start EXTRACTED TEXT

The present disclosure is generally directed to an electrolyzer for use in producing a gas by the method of electrolysis, wherein the overpotential required is reduced as compared to conventional electrolyzers. The electrolyzer includes an electrode comprising a conducting support and a nanoporous oxide coating material. The coating may be considered to be a high band gap material such as SiO2 or Al2O3 (normally considered to be insulating) or a mid-range band gap material such as TiO2 or ZrO2, which might be considered a semiconducting material.

In one aspect, the present disclosure is directed to an electrolyzer comprising a housing, an electrode, and an electrical power source, the electrode including a conducting material coated with a nanoporous oxide. The nanoporous oxide is selected from the group consisting of silicon dioxide, zirconium oxide, titanium oxide, aluminum oxide, magnesium oxide, magnesium aluminum oxide, tin oxide, lead oxide, iron oxide, manganese oxide, and combinations thereof including metal doped oxides. The conducting material is selected from the group consisting of a porous carbon, a nonporous carbon, a porous metal, a nonporous metal, a porous polymer, a nonporous polymer, and combinations thereof.

end EXTRACTED TEXT
start GIVEN INFORMATION

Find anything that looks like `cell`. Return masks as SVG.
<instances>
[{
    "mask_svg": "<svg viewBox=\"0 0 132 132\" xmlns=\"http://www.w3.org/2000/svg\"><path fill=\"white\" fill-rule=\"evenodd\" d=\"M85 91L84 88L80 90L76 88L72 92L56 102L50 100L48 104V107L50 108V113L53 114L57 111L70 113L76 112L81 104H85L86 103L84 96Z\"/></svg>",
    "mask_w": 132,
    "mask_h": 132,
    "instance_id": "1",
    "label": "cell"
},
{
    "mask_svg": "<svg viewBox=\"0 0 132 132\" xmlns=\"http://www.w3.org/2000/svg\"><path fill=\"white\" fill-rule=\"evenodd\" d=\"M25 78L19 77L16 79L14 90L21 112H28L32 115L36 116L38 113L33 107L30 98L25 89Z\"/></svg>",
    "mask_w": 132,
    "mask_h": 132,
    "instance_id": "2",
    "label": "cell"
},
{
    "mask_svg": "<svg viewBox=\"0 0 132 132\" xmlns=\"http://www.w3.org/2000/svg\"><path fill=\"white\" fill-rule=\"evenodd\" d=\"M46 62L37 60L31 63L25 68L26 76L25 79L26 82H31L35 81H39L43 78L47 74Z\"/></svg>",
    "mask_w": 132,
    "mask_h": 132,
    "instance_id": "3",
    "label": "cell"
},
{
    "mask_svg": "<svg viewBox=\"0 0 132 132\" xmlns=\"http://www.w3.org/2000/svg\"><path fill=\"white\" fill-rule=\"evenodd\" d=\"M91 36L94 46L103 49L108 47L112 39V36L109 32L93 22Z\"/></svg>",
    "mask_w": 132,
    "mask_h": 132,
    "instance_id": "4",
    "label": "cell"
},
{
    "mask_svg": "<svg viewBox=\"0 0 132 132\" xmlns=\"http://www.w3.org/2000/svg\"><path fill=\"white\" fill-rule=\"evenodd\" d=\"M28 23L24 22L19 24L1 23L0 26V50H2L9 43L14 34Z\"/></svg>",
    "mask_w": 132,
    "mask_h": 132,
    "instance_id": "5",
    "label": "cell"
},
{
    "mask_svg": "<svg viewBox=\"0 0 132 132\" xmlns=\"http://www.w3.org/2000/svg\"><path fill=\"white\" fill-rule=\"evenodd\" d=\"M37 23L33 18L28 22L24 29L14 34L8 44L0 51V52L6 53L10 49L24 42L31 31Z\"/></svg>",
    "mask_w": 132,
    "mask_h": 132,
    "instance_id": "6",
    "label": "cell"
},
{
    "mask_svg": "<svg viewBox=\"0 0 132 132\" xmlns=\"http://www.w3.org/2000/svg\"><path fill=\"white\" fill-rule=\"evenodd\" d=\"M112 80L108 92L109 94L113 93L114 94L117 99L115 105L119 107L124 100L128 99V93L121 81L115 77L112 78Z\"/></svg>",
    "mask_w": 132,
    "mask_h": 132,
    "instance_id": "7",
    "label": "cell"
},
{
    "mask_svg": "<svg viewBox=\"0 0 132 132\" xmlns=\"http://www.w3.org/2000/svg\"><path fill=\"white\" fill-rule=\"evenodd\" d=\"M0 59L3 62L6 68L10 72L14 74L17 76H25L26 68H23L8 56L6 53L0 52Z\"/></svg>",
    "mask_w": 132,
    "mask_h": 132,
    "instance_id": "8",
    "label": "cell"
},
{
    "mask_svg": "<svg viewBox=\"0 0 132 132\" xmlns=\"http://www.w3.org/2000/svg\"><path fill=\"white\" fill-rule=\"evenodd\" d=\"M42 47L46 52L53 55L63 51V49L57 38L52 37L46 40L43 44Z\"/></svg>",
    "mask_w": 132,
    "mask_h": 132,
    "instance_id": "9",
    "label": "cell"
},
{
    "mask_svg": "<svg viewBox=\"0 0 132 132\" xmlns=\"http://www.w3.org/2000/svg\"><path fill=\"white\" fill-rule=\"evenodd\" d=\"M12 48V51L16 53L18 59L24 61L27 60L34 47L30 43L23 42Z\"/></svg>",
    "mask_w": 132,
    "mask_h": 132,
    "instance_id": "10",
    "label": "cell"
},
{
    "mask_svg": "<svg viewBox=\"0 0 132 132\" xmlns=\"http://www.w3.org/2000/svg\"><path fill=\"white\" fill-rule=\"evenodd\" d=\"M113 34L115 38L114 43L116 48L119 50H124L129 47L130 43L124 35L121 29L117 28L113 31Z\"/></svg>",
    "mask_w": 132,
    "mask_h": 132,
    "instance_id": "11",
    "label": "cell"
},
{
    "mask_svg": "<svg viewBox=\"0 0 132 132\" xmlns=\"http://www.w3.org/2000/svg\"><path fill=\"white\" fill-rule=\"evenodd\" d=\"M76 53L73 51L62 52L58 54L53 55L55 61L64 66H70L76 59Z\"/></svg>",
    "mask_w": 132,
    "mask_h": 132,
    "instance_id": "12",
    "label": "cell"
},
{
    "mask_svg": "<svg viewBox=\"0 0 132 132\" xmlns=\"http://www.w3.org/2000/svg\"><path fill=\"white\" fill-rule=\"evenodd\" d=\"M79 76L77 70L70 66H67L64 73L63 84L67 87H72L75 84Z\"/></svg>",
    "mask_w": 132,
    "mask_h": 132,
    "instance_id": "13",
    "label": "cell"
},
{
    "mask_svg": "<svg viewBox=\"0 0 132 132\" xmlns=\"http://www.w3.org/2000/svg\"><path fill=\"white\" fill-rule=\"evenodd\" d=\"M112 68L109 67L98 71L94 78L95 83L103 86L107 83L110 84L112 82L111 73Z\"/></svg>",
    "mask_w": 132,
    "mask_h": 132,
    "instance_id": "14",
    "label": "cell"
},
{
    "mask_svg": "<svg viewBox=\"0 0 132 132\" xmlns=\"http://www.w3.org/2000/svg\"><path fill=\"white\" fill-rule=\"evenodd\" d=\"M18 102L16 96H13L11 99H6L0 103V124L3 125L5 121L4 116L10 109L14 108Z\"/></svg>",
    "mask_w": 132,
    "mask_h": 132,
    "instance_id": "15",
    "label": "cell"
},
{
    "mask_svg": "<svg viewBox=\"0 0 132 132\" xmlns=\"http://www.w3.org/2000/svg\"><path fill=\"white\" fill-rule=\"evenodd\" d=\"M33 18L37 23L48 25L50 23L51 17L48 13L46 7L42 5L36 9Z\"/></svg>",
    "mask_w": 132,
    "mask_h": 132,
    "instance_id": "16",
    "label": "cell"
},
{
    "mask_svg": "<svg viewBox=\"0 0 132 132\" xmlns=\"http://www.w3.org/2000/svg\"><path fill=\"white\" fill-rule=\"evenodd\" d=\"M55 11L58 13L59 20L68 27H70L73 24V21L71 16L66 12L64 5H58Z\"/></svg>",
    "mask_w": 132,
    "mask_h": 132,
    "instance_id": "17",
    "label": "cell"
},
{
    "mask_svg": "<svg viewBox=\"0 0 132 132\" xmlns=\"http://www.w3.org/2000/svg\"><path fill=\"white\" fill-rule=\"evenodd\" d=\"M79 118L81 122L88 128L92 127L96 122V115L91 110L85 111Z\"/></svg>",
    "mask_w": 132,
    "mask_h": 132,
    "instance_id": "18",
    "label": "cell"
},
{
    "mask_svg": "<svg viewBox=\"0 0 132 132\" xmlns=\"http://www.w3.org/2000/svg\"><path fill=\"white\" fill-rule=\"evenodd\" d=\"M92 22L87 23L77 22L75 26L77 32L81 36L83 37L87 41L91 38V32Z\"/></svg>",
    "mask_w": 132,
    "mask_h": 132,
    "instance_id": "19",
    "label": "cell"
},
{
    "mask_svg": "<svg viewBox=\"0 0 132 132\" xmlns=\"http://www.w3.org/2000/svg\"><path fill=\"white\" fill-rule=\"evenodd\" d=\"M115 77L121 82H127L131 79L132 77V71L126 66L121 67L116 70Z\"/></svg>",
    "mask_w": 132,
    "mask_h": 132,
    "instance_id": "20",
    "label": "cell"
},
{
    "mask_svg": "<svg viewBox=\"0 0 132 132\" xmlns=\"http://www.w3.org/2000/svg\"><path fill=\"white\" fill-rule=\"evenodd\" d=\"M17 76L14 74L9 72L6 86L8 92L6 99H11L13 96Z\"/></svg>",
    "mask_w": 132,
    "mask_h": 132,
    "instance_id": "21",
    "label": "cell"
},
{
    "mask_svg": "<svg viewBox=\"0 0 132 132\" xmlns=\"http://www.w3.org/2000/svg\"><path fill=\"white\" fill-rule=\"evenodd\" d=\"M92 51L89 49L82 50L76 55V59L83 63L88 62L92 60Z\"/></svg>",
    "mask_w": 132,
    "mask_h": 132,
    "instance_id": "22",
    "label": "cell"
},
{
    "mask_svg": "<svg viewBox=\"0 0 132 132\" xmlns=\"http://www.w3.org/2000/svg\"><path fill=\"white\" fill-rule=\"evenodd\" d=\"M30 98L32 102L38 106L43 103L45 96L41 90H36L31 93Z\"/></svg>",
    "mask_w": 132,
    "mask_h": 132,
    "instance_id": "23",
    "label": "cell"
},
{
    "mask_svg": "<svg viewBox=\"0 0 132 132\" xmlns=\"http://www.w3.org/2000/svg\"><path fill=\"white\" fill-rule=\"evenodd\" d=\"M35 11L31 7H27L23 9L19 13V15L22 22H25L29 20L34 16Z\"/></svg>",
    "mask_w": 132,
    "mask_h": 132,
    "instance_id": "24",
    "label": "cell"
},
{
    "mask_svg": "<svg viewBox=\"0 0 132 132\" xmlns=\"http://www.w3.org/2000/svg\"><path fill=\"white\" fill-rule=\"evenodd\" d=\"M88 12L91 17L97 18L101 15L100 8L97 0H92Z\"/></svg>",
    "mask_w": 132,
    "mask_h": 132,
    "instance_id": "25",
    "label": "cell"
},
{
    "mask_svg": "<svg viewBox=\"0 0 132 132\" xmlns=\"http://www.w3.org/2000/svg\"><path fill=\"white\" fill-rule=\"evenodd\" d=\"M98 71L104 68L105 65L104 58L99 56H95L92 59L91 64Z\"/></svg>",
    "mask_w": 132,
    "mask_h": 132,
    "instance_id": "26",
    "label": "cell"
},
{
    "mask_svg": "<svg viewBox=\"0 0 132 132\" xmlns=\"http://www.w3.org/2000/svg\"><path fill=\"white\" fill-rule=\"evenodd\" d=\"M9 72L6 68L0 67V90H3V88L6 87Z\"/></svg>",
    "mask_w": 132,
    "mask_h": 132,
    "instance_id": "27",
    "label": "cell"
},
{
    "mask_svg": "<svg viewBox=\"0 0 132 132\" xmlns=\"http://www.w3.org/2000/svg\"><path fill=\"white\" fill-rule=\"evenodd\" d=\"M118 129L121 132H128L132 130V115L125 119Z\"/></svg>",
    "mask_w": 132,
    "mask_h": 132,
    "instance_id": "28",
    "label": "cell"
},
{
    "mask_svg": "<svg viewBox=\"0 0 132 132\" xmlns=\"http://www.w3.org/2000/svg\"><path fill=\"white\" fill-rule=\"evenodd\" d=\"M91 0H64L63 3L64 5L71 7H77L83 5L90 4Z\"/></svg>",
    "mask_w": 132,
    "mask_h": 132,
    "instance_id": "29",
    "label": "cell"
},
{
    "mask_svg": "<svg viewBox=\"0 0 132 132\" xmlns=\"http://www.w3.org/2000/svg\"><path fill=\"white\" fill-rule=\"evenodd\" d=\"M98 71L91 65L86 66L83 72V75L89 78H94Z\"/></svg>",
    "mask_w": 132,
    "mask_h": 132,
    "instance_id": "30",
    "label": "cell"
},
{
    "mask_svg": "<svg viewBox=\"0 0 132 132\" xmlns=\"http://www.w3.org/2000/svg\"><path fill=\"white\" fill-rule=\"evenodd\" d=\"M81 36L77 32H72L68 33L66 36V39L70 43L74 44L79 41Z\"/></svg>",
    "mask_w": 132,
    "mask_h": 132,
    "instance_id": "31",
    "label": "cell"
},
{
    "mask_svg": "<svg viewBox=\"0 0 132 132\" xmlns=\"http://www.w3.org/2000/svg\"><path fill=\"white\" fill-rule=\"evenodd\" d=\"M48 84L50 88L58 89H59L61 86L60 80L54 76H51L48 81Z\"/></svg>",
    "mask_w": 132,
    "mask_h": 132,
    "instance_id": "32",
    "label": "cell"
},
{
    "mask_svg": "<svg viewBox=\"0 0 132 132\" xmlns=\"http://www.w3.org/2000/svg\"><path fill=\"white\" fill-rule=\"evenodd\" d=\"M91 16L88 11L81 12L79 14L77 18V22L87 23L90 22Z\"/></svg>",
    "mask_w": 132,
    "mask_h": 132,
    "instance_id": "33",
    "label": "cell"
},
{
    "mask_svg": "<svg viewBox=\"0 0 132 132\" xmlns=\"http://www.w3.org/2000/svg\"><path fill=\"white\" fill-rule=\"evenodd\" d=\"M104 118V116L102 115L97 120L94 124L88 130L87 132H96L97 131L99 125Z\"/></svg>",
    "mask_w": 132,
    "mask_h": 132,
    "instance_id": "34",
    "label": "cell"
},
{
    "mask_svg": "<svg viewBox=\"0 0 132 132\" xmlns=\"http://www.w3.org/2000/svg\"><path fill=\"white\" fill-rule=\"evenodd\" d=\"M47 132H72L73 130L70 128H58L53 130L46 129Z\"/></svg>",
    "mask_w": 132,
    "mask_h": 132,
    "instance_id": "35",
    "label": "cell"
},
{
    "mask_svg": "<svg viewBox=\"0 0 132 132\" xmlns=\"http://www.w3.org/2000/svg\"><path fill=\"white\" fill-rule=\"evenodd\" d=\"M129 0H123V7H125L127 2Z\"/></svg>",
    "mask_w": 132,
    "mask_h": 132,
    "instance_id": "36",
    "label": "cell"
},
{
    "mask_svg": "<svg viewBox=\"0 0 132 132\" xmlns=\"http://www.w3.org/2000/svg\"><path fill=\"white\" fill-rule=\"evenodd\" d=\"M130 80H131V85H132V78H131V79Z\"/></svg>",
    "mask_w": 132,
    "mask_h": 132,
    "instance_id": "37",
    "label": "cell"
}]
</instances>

end GIVEN INFORMATION

= EXERCISE TASK 1 =
In the electrolyzer text, what distinguishes the coating materials described as insulating from those described as semiconducting?
= EXERCISE TASK 2 =
Please quote everything from "The present disclosure is generally" down to "a semiconducting material." in the electrolyzer text.

= OUTPUT 1 =
The distinction is their band gap. High band gap materials such as SiO2 or Al2O3 are normally considered insulating. Mid-range band gap materials such as TiO2 or ZrO2 might be considered semiconducting.

= OUTPUT 2 =
The present disclosure is generally directed to an electrolyzer for use in producing a gas by the method of electrolysis, wherein the overpotential required is reduced as compared to conventional electrolyzers. The electrolyzer includes an electrode comprising a conducting support and a nanoporous oxide coating material. The coating may be considered to be a high band gap material such as SiO2 or Al2O3 (normally considered to be insulating) or a mid-range band gap material such as TiO2 or ZrO2, which might be considered a semiconducting material.